▶ [Quoted passage]:
· · · · ·
MELBOURNE, Australia — Former chairman of the Franchise Council of Australia, Stephen Giles, has been asked by Blue MauMau about the changes to Australia’s franchise laws that were announced on November 5 and what those changes mean.

Franchise attorney Stephen Giles is a director of the FCA, who leads the lobbying group’s industry regulation and government relations efforts. Based in Melbourne, Giles has been a past chairman of the FCA in 1998 and from 2000 - 2007.

BMM: After almost a year of deliberation, Dr. Craig Emerson, the federal parliament’s Minister overseeing small business legislation announced last week reforms to the existing franchise law. What are your thoughts on the new amendments?

Stephen Giles/Deacons

Giles: The vast majority of people in the franchise sector support the changes as sensible improvements to a system that is fundamentally sound and in my view world's best practice. The attached summary of the Code changes is fairly comprehensive, and I think paints a fair picture of how the industry views the matter.

BMM: Do you think that Australia’s Competition and Consumer Commission will receive more resources to handle the amended franchise regulation, their expanded duties and new authority?

Giles: The regulatory framework in Australia is extremely comprehensive, and the ACCC a well resourced and active regulator.  The existing broadly interpreted prohibition on misleading or deceptive conduct and the comprehensive Franchising Code requirements offer substantial protection for franchisees.  Add to this the prohibition on unconscionable conduct and I think the regulatory framework strikes an excellent balance between the legitimate interests of franchisors and franchisees.  These changes may useful improvements in the area of end of term disclosure and ACCC enforcement.
· · · · ·
▶ [Given records]:
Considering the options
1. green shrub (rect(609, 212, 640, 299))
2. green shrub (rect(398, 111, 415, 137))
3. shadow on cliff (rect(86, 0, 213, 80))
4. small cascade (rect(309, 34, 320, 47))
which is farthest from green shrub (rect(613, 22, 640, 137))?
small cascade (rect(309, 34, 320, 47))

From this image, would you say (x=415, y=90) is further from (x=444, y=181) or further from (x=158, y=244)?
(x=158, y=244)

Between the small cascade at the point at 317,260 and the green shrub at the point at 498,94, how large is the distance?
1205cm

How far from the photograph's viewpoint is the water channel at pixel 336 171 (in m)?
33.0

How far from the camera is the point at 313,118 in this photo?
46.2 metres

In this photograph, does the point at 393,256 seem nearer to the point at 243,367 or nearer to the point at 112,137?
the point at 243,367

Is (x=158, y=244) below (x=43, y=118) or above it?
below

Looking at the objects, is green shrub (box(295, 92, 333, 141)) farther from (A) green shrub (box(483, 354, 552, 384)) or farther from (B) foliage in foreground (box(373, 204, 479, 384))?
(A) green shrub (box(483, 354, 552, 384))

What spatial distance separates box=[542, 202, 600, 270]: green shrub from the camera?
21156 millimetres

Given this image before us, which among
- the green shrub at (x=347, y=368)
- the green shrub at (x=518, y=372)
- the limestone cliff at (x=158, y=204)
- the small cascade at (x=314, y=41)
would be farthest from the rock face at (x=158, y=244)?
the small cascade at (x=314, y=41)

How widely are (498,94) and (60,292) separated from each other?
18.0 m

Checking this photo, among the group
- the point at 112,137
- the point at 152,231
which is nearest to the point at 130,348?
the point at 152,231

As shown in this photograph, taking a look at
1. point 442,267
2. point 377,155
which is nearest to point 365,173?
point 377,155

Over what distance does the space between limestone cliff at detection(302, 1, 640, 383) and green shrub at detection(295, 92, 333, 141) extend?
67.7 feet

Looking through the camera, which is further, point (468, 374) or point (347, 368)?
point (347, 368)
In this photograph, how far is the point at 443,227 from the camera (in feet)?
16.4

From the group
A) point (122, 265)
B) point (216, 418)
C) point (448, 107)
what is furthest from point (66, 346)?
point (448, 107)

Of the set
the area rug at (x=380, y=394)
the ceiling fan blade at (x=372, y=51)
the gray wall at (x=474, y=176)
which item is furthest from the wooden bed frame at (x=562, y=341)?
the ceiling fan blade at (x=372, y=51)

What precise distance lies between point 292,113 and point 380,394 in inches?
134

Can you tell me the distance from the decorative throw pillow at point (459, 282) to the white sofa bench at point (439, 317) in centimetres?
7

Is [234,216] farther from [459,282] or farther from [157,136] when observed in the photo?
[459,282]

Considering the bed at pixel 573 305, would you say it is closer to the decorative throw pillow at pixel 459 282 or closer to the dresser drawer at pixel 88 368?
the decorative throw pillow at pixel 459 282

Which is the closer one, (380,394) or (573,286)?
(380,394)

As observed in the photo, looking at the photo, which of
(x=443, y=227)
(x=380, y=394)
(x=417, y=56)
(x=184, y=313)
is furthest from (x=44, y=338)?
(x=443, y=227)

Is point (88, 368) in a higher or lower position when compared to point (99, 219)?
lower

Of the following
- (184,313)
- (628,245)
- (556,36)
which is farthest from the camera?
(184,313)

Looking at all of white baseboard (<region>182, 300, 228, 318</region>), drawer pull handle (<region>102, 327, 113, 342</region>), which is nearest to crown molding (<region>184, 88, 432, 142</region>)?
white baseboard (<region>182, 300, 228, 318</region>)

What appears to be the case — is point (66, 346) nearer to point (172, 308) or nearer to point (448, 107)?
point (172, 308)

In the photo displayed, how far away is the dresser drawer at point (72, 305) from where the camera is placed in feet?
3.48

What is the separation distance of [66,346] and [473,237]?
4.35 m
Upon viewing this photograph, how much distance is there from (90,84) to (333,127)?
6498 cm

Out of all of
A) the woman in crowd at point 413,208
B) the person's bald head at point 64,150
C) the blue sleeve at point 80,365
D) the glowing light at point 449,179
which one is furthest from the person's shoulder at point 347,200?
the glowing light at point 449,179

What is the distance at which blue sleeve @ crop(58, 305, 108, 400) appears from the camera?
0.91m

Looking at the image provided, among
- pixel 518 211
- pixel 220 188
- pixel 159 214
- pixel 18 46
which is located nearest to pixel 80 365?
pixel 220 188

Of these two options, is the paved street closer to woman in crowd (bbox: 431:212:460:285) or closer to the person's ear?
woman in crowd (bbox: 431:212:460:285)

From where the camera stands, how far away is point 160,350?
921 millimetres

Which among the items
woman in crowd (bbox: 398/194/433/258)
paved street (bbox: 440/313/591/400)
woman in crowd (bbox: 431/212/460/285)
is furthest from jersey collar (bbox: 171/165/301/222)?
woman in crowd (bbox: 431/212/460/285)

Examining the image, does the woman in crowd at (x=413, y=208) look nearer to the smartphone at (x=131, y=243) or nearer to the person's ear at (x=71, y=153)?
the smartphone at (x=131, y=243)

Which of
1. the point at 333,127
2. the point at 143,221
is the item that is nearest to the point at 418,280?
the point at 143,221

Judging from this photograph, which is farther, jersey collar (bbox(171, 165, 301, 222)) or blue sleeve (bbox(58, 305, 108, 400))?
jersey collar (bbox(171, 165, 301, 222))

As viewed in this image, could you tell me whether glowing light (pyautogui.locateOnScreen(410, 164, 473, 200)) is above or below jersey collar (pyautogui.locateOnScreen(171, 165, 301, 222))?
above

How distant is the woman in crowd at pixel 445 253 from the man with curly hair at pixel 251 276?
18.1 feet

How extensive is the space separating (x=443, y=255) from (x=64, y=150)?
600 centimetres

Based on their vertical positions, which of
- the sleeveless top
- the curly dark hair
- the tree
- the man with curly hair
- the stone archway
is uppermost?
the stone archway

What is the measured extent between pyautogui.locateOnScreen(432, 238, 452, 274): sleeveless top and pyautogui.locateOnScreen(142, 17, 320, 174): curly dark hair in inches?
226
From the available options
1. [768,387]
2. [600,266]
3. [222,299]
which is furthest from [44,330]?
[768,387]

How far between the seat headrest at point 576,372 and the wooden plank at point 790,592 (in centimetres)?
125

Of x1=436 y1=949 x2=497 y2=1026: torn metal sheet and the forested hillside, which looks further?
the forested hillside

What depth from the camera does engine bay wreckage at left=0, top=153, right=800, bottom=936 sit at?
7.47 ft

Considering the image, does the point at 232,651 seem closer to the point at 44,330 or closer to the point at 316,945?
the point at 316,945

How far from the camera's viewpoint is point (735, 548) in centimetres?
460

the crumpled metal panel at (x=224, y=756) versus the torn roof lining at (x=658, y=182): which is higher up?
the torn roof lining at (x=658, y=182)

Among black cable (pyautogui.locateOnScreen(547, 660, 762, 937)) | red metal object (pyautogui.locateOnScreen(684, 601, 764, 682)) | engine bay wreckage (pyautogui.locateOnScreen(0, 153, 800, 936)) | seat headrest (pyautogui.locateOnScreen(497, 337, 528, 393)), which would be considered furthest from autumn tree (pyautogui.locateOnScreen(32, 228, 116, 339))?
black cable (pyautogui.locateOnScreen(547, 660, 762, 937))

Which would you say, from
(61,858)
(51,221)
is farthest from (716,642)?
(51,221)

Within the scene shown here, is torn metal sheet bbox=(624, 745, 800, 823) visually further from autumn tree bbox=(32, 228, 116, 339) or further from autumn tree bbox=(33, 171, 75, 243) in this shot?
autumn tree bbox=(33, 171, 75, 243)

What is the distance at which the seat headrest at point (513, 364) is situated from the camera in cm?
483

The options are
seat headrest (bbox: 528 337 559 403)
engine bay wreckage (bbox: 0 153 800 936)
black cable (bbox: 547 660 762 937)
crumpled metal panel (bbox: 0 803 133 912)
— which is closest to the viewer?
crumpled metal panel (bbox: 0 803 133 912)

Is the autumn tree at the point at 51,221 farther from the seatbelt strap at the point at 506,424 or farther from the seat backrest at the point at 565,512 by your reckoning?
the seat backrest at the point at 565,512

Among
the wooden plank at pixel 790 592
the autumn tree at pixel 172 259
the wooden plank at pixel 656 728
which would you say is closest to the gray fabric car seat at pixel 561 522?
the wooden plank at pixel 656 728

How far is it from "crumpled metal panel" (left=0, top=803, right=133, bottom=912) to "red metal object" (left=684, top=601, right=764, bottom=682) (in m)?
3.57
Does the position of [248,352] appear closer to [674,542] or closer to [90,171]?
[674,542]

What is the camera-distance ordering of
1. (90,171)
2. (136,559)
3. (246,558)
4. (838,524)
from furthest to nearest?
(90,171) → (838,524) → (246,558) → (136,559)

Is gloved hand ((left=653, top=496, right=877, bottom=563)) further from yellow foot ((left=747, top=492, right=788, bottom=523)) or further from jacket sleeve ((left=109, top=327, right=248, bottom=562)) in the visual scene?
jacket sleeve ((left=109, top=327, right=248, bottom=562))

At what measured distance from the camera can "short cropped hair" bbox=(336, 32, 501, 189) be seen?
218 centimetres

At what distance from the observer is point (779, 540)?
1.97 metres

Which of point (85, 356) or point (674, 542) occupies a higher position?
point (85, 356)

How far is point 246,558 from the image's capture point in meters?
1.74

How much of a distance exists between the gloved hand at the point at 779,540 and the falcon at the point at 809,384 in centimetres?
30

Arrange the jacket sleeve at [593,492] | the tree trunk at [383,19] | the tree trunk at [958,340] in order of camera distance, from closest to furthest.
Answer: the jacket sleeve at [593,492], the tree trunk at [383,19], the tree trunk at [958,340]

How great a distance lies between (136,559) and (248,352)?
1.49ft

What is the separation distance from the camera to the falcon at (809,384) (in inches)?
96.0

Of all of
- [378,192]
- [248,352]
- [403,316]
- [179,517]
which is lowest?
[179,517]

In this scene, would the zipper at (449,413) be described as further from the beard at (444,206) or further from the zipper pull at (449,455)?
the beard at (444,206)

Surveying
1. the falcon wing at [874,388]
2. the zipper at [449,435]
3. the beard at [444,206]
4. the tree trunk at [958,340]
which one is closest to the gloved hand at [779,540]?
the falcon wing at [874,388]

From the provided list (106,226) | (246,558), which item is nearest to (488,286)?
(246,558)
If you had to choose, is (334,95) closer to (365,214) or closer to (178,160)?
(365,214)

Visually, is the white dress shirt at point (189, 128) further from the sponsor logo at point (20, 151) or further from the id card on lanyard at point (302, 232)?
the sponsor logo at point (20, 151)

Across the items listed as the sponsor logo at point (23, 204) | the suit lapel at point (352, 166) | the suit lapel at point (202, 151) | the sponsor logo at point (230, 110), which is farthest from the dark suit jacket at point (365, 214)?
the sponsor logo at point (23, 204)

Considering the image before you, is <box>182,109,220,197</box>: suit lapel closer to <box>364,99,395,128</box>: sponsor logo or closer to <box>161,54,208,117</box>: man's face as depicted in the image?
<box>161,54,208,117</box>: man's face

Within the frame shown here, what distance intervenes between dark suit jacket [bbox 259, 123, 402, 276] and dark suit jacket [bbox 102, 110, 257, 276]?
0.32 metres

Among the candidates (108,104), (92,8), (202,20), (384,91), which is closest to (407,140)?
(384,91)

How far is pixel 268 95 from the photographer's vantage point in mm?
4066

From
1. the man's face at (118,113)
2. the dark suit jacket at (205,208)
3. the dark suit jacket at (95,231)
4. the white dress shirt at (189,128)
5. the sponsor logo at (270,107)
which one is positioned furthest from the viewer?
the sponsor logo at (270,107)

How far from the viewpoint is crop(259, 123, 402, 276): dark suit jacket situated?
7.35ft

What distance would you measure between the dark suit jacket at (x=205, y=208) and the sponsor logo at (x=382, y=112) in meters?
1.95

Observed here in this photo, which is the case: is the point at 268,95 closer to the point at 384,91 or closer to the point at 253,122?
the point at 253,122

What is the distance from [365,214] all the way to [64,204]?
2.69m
· · · · ·
▶ [Exercise tasks]:
1 > In the franchise law interview, on what date were the changes to Australia's franchise laws announced?
2 > Copy out the franchise law interview from "Franchise attorney Stephen" up to and including "views the matter.".
3 > Continue the interview on Australia's franchise law changes from its last sentence.

▶ [Answers to the problems]:
1 > November 5

2 >
Franchise attorney Stephen Giles is a director of the FCA, who leads the lobbying group’s industry regulation and government relations efforts. Based in Melbourne, Giles has been a past chairman of the FCA in 1998 and from 2000 - 2007.

BMM: After almost a year of deliberation, Dr. Craig Emerson, the federal parliament’s Minister overseeing small business legislation announced last week reforms to the existing franchise law. What are your thoughts on the new amendments?

Stephen Giles/Deacons

Giles: The vast majority of people in the franchise sector support the changes as sensible improvements to a system that is fundamentally sound and in my view world's best practice. The attached summary of the Code changes is fairly comprehensive, and I think paints a fair picture of how the industry views the matter.

3 >
BMM:  You used the term “unconscionable conduct.” What do you make of such terms and tools in Australia’s legislation language—terms like good faith? Some of our readers have written that the ambiguousness of such terms will just serve to complicate legal battles and reward lawyers. Others say that the concept of good faith is critical for meaningful reform.

Giles: In relation to "good faith," in my view this term was in essence a blind used by some to try and secure some sort of sweeping new right to anchor a claim for compensation at end of franchise term, or blanket compensation should a franchised business fail for whatever reason. Indeed, as one State politician put it to me, "if it is a franchise and it fails, it must be the franchisor's fault, as it is a franchise".  Even in my observations of the arguments between franchisee and franchisor counsel in the US I have not heard anyone try that one on! 

UPDATED (7:10pm EDT): The real point is that there is already an implied duty of good faith and fair dealing which the courts are able to, and frequently do, imply into contacts such as franchise agreements.  This works well.  So, for example, if a franchisor refuses to consent to a transfer of a franchise, even though it has the power, because the franchisor wants to open their own outlet there, a court would almost certainly say that was a breach of the implied duty of good faith.  The current legal position gives the courts flexibility, a statutory duty will just create uncertainty.

I attach a detailed article I have written on good faith, as it is a hard concept to explain briefly.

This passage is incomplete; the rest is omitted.